Program İndirme: Makineniz hep güncel, hep “yenilikte” 

Siemens iQ500 Çamaşır ve Kurutma makinesi, güncel yeni programları kolayca indirip tek dokunuşla kullanabilirsiniz. İhtiyaç değiştikçe çamaşır makineniz de sizinle birlikte kendini güncelliyor. Siemens’in en sevilen yanlarından biri, cihazların statik kalmaması. Yani bugün aldığınız çamaşır makinesi birkaç yıl sonra bile yeni özellikler kazanabiliyor. 



Siemens Home Connect üzerinden cihaza özel yeni yıkama ve kurutma programları indirebiliyorsunuz. Mevsimsel ihtiyaçlar, moda olan yeni kumaş türleri, spor kıyafetlerin gelişmesi… Ne değişirse değişsin, makineniz hep güncel kalıyor. 

Tıpkı telefonunuza uygulama güncellemesi indirir gibi çamaşır ve kurutma makineniz de güncellemelerle değişen yaşam tarzınıza ayak uyduruyor. 

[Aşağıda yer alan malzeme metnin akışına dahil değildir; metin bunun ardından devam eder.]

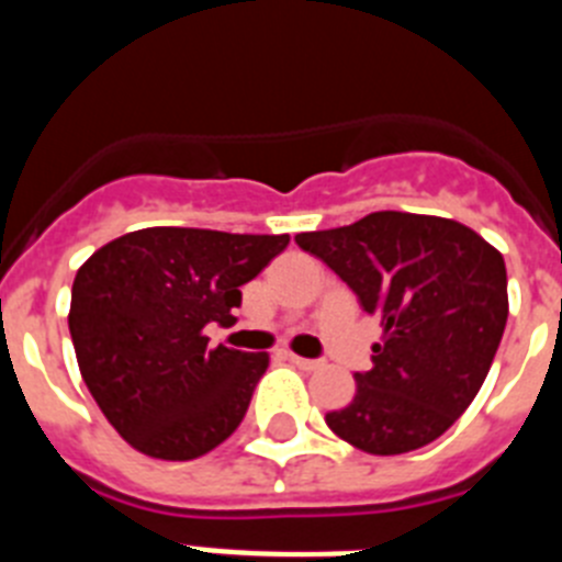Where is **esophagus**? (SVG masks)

Akıllı deterjan yönetimi: i-Dos ile her yıkamada doğru ölçü 

Makineyi tamamen doldurunca veya tek parça kıyafeti makineye attığınızda ne kadar deterjan koyacağınızı bilemiyor olabilirsiniz. İşte tam bu noktada i-Dos Deterjan Tarama teknolojisi devreye giriyor. Siemens Home Connect üzerinden şişelerin barkodunu okutup su sertliği ve deterjan yoğunluğunu makineye iletiyor, i-Dos ise her yıkamada doğru miktarı otomatik olarak ayarlıyor. Üstelik Siemens Home Connect uygulaması, deterjan seviyesini takip ederek deterjanınız tükenmeden önce size haber veriyor. Tek yapmanız gereken uygulamayı telefonunuza yüklemek ve çamaşır makinenizi uygulamaya bağlamak. 

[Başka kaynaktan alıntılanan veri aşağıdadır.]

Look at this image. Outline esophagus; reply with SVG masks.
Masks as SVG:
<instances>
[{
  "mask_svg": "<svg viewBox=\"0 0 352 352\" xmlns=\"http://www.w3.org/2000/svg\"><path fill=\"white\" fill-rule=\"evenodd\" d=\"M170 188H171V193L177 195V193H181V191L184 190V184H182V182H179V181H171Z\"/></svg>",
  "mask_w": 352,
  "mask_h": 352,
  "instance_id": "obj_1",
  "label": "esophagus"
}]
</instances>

stainRemoval teknolojisi: Zorlu lekelerle inatlaşmayı unutun 

Çay, yağ, makyaj, çikolata lekeleri… Gün içinde fark etmeden üzerinize bulaşan lekeler artık kâbus olmaktan çıkıyor. Siemens iQ500 çamaşır makinesi ile stainRemoval teknolojisi devreye giriyor. Tek bir dokunuşla çay, yağ, kozmetik veya günlük hayatta karşılaştığınız diğer zor lekeler için özel programları aktif edebilirsiniz. 

Siemens Home Connect uygulaması sayesinde daha fazla leke türünü ve bunlar için geliştirilmiş özel programları keşfetmek de mümkün. Yani sadece “lekeyi çıkar” demekle kalmıyor, sizin için en doğru yıkama programını da otomatik olarak öneriyor. Böylece hem lekelerle uğraşmak zorunda kalmıyor hem de giysilerinizin ömrünü koruyorsunuz. 

Artık çocuğunuza yemek yedirirken dökülen yemek lekeleri, kahve kazaları ya da mutfakta sıçrayan yağ lekeleri sizi endişelendirmiyor. stainRemoval, günlük hayatın getirdiği küçük sürprizlere karşı en güvenilir yardımcınız oluyor. 

Siemens iQ500 çamaşır ve kurutma makineleri, artık sadece kıyafetlerinizi temizleyen makineler değil; size zaman, konfor ve güven veren akıllı iş ortaklarınızdır. Ütüye harcadığınız vakti kendinize ayırın, lekelerle uğraşmayı unutun ve teknolojinin yaşam alanınıza uyumunun keyfini yaşayın.

*Bu yazı Siemens’in katkılarıyla hazırlanmıştır.